[Work to complete]
a. Reproduce word for word the stretch from "That's as silly" through "this pool together." in the text about COVID-19 restrictions.
b. Name each county mentioned in the text about COVID-19 restrictions.

A friend of the Journal recently said that opening one part of the country — or one part of the state — amid the COVID-19 pandemic is akin to having a peeing section in a public swimming pool. The analogy is crude but accurate.
We were reminded of this July 13 when, faced with soaring statewide caseloads, Gov. Gavin Newsom announced he was re-imposing some one-size-fits-all restrictions. Effective immediately, bars were to be shuttered throughout the state and a host of other businesses — from restaurants and breweries to card rooms and movie theaters — were to cease all indoor operations. The order was the same in Butte County, which reportedly saw each and every one of its ICU beds filled over the weekend, Imperial County, which was transferring COVID-19 patients out of overflowing hospitals to neighboring counties, and Humboldt County, which as the Journal went to press July 14 did not currently have a single COVID-19 patient hospitalized. That's caused some — including at least one member of the Humboldt County Board of Supervisors — to suggest the order is unjust and should not be followed.
That's as silly and selfish as pretending that your peeing in one corner of the swimming pool doesn't affect the rest of us. The truth — and it's proving a very hard truth for some of us to swallow — is that we are, in fact, all in this pool together.

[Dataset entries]
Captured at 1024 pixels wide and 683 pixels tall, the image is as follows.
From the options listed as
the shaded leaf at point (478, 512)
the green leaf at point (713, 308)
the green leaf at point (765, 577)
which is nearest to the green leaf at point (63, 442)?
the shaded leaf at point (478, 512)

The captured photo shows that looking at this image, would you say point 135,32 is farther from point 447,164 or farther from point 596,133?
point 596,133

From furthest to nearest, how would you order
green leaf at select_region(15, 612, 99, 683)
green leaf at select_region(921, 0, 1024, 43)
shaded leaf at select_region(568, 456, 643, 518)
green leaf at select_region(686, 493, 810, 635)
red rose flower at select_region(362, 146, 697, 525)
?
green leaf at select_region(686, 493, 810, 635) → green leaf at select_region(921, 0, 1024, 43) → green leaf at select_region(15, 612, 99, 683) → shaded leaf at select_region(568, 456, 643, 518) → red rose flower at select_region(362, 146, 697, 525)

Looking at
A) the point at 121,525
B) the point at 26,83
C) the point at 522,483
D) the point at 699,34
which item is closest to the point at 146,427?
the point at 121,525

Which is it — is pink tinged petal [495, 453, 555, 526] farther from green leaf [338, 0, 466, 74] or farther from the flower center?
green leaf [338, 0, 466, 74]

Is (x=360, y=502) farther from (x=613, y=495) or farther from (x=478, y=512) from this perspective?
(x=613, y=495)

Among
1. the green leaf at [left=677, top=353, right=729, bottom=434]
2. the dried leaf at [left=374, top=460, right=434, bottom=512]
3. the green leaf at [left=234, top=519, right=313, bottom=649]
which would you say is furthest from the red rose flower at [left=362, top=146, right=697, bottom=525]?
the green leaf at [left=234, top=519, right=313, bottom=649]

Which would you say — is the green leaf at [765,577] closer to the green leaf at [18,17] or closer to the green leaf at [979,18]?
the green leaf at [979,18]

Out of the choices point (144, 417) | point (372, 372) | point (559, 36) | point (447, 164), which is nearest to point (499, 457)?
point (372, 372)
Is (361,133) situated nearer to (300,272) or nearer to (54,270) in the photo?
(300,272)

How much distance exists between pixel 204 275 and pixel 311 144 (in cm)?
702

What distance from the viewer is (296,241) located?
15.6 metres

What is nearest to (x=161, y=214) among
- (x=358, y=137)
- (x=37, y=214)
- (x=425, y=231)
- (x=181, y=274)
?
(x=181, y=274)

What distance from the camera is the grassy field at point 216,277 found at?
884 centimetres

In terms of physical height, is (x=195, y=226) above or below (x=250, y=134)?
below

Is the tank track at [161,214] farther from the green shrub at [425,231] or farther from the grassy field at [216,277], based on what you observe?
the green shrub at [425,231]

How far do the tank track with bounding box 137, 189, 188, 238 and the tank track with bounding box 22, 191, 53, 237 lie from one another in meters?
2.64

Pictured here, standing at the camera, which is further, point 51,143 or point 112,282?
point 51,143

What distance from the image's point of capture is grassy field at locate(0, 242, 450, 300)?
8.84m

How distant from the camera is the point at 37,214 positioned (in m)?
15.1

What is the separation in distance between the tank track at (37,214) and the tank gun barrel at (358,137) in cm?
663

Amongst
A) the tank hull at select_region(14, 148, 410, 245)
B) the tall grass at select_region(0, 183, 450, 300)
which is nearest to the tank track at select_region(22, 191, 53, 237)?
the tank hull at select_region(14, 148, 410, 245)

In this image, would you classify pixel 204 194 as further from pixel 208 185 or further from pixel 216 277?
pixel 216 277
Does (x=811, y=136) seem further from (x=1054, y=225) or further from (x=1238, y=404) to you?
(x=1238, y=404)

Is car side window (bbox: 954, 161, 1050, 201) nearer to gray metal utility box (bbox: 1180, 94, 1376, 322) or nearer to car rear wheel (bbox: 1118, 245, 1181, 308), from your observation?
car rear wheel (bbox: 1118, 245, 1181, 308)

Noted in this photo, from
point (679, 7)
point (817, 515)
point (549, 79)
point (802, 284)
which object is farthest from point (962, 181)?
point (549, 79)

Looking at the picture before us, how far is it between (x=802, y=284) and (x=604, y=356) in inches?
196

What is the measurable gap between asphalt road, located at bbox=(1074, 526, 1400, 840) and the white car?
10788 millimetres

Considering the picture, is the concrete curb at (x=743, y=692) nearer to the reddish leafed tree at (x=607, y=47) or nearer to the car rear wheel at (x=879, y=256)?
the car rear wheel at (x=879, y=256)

[Answers to the exercise]
a.
That's as silly and selfish as pretending that your peeing in one corner of the swimming pool doesn't affect the rest of us. The truth — and it's proving a very hard truth for some of us to swallow — is that we are, in fact, all in this pool together.

b. Butte County, Imperial County, Humboldt County